▶ 作業指示
下のコラムにある「僕も例外ではなく、約4年半ほど前座修行を務めたわけでございます。」という一文を英語に訳してください。

▶ 抜粋資料

........

【二つ目グルメ】「師匠との思い出~焼きそば編~」 昔昔亭昇

こんにちは! 落語家の昔昔亭昇でございます。約2年に渡って執筆させていただきましたグルメコラムも今回で最終回を迎えました!

たくさんの時間を皆さまと共有できて本当に楽しい時間でした! つたない文章でございましたが、お付き合いいただき本当にありがとうございました!

さて、最後のコラムですが!

気が狂うほど人を愛したことはありますか?

昔昔亭桃太郎。

僕の人生の全てをささげた人間であり、芸はもちろんのこと人生の師匠でもあります。

そんな師匠でございますから僕から師匠に直接お呼びするときは、

「師匠。」

と無駄に仰々しく、そして神々しく「師匠。」と声を出すものです。もちろん、できる環境であれば両膝と両手をついて「師匠。」と言います。

そんな師匠を一度だけ、

「師匠ぉーーーー!!!!」

と呼んでしまったときがあります。

今日はそんなお話し。

落語家である以上、前座修行をしなければなりません。寄席や地方公演の楽屋で、お茶を出したり、着物を畳んだり。それが終われば帰れるかというと、そういう訳でもありません。師匠宅にお伺いして、掃除の手伝いやお使いをこなし、やっと帰宅し稽古ができるという。そんな生活を毎日繰り返しています。

もちろん泊まりの際は師匠宅に行くことはできませんが。

僕も例外ではなく、約4年半ほど前座修行を務めたわけでございます。

3年目の春でございました。地方公演で、富山に3泊4日、帰ってきた翌日から沖縄に2泊3日、帰ってきてすぐに仙台で2泊3日。毎日打ち上げがありました(ちょっと愚痴りますね。落語家というのはお酒を飲むばかりでコース料理には全く手をつけないようなおじいちゃんばかりでございます! 結果! そぼろ丼を6杯食べたことがあります! まぁそれは置いておきまして)。

........

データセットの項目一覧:
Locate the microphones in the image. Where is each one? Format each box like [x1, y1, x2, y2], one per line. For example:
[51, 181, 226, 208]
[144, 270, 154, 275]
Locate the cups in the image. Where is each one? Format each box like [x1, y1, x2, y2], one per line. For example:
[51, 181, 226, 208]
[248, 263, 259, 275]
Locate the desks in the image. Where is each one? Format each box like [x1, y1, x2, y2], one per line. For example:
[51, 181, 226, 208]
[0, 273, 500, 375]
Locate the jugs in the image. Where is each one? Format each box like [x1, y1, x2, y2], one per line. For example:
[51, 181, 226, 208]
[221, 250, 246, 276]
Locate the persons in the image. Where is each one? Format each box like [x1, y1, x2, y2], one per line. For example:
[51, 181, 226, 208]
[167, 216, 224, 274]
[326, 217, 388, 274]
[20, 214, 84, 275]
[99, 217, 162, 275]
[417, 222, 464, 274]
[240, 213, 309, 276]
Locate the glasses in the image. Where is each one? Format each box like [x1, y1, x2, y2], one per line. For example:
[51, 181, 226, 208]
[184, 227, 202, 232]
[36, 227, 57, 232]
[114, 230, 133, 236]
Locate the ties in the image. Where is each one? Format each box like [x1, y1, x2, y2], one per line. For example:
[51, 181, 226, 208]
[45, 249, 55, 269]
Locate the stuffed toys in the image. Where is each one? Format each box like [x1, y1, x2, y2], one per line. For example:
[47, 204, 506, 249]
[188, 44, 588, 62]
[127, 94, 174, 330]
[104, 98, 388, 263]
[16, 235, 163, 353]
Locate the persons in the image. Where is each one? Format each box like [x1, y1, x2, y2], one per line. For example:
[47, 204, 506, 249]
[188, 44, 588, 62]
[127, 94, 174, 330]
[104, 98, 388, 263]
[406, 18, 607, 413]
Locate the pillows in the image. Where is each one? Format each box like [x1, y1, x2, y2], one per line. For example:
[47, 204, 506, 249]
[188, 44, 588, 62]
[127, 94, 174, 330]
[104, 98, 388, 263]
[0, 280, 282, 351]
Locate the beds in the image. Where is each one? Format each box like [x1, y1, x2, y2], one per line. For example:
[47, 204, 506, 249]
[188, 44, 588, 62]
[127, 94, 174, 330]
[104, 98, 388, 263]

........

▶ 解答
I was no exception, and I served my zenza apprenticeship for about four and a half years.